In numerous cases, assumptions and researches have proved to be otherwise. The New Coke fiasco is a case in point. Herman Miller, the furniture manufacturer, decided to go with market research (that showed how executives want their office chairs to be senatorial or throne-like) and not on their past experiences and made office chairs that were slender with transparent concoction of black plastic (in short the ergonomics chairs) and eventually found very few buyers.

After all, gigabytes of number crunching can’t win over the experience an executive earns over the decades — and this is what forms the fundamental of his/her basic instinct aka the gut feeling.

Leadership is all about believing in oneself and not relying on numbers. And this magazine will present you the stories of those business leaders who defied the conventional research and traversed their own path. Along with all these names, I would like to add one more, our Editor-in-Chief, who in his book ‘Count Your Chickens Before They Hatch’ puts all this winning attitude in a pithy manner in just one line — "if you think you can, you’re right."

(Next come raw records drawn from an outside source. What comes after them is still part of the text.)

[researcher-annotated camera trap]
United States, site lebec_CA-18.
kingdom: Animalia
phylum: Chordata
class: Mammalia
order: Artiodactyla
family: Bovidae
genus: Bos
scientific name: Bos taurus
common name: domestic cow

But before signing off, I would like to thank my editorial team who reached out to such business leaders to make this first issue of CYCBTH reflect our intent and thoughts in its true sense, the design team who gave it a world class look and the production team without whose tireless efforts this issue of CYCBTH wouldn’t have reached your table! Thanks to this wonderful team of CYCBTH, I can always count my chickens before they hatch!